CONCLUSION: MISLEADING, while the lecturer did win an award, the awarding institution (IASR) is not credible!


The news of a Nigerian lecturer from the University of Maiduguri (UNIMAID), Yakubu Nura, winning the “biggest tournament on earth in Physics”, has trickled into the nation’s media space, and has gained wide reportage and celebrations.

Although, smelling a rat, a number of outlets, including Voice of Nigeria (VON), have pulled down the story.

This came on the heel of a pushback at the story by Farooq Kperogi and Tolu Ogunlesi, both of whom faulted the award’s credibility.

The award was conferred on Yakubu Nura by the International Agency for Standards and Ratings (IASR). He was dubbed the “world champion in physics world cup” for his research work on Einstein’s Planetary Equation — a feat he achieved by seeing off competition from 5,720 others from 97 countries.

Nura has not replied Dubawa’s request to know how he feels about the award and the publication that landed him the award. But how plausible — and credible — is this landmark?


First, that no known credible foreign media ran a reportage of the acclaimed international award is a taint to its credibility. More than that, credible local media outlets did not publish the news; and even some of those who earlier reported it, pulled it down.

Also, a search of the keyword “world championship in physics” did not yield any meaningful result aside news stories of the award. The only similar competition of such is the International Young Physicists’ Tournament (IYPT), a week-long physics competition that currently pitches about 150 international pre-university contestants on 17 non-examination research problems that are annually published in late July.  

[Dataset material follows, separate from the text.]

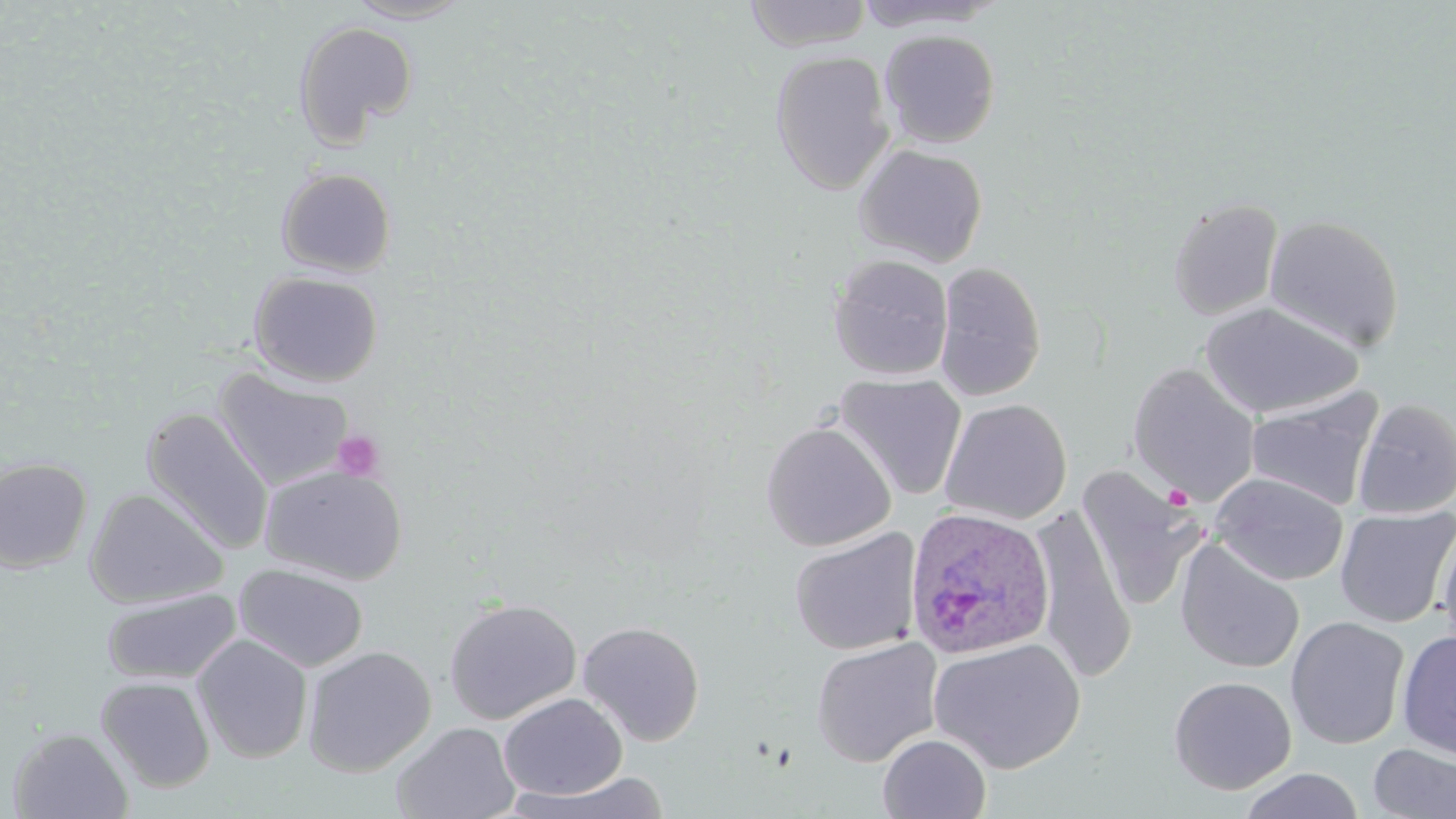

Approximate bounding boxes as [x1, y1, x2, y2] in pixels.
Plasmodium ovale-infected red blood cells: [903, 506, 1056, 660].
No Plasmodium falciparum, Plasmodium malariae, Plasmodium vivax, Babesia divergens, or Trypanosoma brucei observed.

IASR Has An Obscure Identity

Aside not having pronounced international recognition and clear online footprint, the International Agency for Standards and Ratings (IASR) has no unique website in its own name. Its about page where it describes itself as “world’s prominent developer of standards and ratings for products, services and good practices towards ease and efficiency” is contained on a free-hosted blog — one of the services offered by Google. For an organisation that claims to award such a significant honour, one would expect more. In fact, there was no response from the organization when we asked why the institution does not have a self hosted website.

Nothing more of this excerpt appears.